**Directions for this task**.
Please locate every line in the listing below that contains the word "utility" and copy each of those lines. Case counts.

═══ Data provided ═══

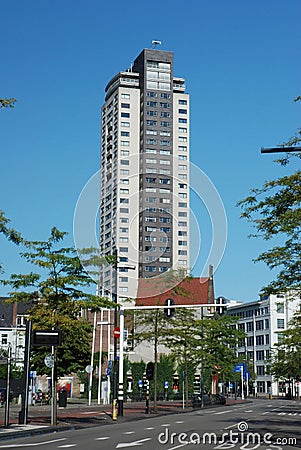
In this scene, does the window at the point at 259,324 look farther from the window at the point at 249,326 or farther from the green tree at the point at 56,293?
the green tree at the point at 56,293

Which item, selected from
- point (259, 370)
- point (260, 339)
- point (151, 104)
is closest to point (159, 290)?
point (151, 104)

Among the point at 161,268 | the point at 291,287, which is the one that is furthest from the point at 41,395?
the point at 161,268

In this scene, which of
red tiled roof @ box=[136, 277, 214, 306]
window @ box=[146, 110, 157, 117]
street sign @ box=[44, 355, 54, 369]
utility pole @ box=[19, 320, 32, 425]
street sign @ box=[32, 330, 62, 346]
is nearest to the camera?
utility pole @ box=[19, 320, 32, 425]

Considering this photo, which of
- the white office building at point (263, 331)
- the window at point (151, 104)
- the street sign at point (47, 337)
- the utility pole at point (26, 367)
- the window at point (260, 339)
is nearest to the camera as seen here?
the utility pole at point (26, 367)

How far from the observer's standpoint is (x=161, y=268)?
138 m

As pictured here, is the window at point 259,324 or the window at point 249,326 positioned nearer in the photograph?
the window at point 259,324

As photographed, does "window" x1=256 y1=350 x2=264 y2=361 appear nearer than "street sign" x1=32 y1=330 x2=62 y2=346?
No

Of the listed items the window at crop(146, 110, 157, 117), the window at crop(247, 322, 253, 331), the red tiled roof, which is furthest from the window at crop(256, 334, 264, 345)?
the red tiled roof

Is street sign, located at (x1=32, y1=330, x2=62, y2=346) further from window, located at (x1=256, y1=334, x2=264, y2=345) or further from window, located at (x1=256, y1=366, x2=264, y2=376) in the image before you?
window, located at (x1=256, y1=334, x2=264, y2=345)

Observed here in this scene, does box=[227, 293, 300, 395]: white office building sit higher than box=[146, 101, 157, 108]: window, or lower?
lower

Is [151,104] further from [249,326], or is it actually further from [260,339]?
[249,326]

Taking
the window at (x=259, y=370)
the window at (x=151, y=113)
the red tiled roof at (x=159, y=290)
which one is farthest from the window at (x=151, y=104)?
the red tiled roof at (x=159, y=290)

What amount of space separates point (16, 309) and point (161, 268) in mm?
31535

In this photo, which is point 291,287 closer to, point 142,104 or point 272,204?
point 272,204
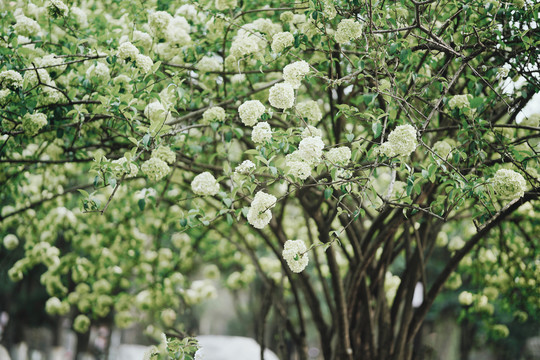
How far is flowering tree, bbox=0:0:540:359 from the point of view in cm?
238

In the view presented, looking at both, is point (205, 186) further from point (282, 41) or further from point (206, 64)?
point (206, 64)

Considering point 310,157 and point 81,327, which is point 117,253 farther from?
point 310,157

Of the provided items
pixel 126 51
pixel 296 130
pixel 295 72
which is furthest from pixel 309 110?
pixel 126 51

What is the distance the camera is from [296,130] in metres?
2.52

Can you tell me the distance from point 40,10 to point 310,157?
2552 millimetres

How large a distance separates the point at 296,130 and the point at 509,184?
3.75ft

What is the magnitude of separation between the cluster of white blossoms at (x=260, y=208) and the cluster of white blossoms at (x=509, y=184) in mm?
1149

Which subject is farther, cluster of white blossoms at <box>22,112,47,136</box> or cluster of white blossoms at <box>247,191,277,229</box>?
cluster of white blossoms at <box>22,112,47,136</box>

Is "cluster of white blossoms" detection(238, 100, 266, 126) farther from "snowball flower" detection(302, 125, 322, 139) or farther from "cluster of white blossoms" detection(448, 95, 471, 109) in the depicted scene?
"cluster of white blossoms" detection(448, 95, 471, 109)

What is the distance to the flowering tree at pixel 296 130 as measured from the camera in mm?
2385

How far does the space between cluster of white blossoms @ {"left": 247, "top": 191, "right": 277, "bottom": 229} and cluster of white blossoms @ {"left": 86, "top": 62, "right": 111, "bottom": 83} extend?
1439mm

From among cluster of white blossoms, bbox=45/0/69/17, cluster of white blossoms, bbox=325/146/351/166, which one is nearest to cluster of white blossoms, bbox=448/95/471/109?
cluster of white blossoms, bbox=325/146/351/166

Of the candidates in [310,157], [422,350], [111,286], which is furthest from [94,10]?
[422,350]

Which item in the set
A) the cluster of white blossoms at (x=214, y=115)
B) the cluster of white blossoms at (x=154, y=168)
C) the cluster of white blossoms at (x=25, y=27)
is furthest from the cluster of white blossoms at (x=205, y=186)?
the cluster of white blossoms at (x=25, y=27)
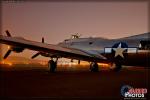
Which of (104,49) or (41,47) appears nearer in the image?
(41,47)

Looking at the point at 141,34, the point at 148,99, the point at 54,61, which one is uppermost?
the point at 141,34

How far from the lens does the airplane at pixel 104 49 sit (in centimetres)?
2037

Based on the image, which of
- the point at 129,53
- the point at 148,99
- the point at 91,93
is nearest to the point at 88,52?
the point at 129,53

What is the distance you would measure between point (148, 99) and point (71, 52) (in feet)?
44.7

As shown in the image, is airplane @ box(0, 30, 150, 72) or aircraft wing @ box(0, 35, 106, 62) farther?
aircraft wing @ box(0, 35, 106, 62)

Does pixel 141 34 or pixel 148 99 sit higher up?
pixel 141 34

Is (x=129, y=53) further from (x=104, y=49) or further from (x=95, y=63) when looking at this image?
(x=95, y=63)

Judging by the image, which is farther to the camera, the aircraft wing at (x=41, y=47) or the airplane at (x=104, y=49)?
the aircraft wing at (x=41, y=47)

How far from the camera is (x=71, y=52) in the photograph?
24.3 metres

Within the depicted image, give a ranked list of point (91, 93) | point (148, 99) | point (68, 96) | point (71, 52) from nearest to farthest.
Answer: point (148, 99)
point (68, 96)
point (91, 93)
point (71, 52)

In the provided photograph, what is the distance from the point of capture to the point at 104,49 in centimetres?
2475

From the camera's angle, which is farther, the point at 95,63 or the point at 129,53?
the point at 95,63

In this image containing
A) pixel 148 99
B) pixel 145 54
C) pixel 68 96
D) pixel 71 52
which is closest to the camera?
pixel 148 99

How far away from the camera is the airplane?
20373 millimetres
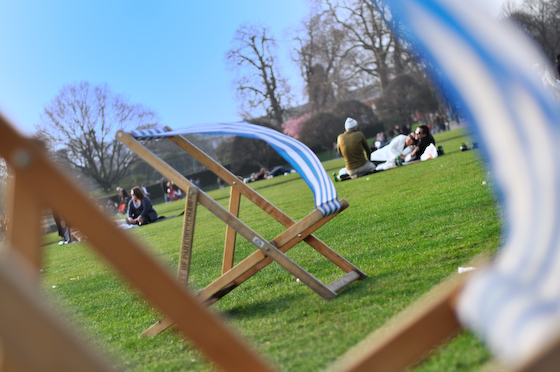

═══

**Reply**.
utility pole @ box=[19, 320, 32, 425]
utility pole @ box=[19, 320, 32, 425]
- the utility pole at point (26, 367)
the utility pole at point (26, 367)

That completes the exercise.